You are beginning the process of finding the perfect vendors for your wedding. It's starting to get real and it's also starting to get fun! Hiring your florist is the next one on your list, and you're not quite sure where to start. Before you fill out an inquiry form, I'd like to offer five things that are important to know that will make the process of finding your florist quick and easy. 
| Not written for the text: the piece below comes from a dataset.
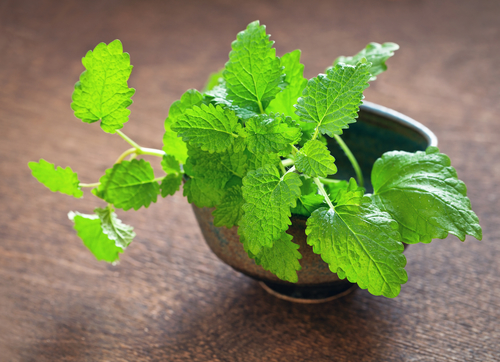 grow lemon balm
 Photography By Danielle Harris Photography, Save The Date By Custom Crafted

Photography By Danielle Harris Photography, Save The Date By Custom Crafted

1. Your Wedding Date

Knowing your wedding date is probably the single most important thing to determine before reaching out to your florist. Often times florists are able to take on more than one wedding a weekend, depending on the size of their team and what all is involved with each project. For four years, I took on multiple weddings in a weekend, sometimes as many as five to six. Although it worked, and actually allowed me to get really good at being efficient and managing logistics, I realized it prohibited me from being able to see each one of my clients the way I wanted to. At the start of 2018, I decided to change my policy to just one wedding per weekend. Now, when a client books with La Rue, they are my client for the entire week. When I receive inquiries, the first thing I do is confirm my availability based on the new client's wedding date before agreeing to speak with them. Also, September and October are crazy crazy crazy wedding months nowadays. If you want to secure your florist for your fall wedding, reach out to them at least 6 to 9 months in advance. Those weekends fill quickly, so save the date and don't wait!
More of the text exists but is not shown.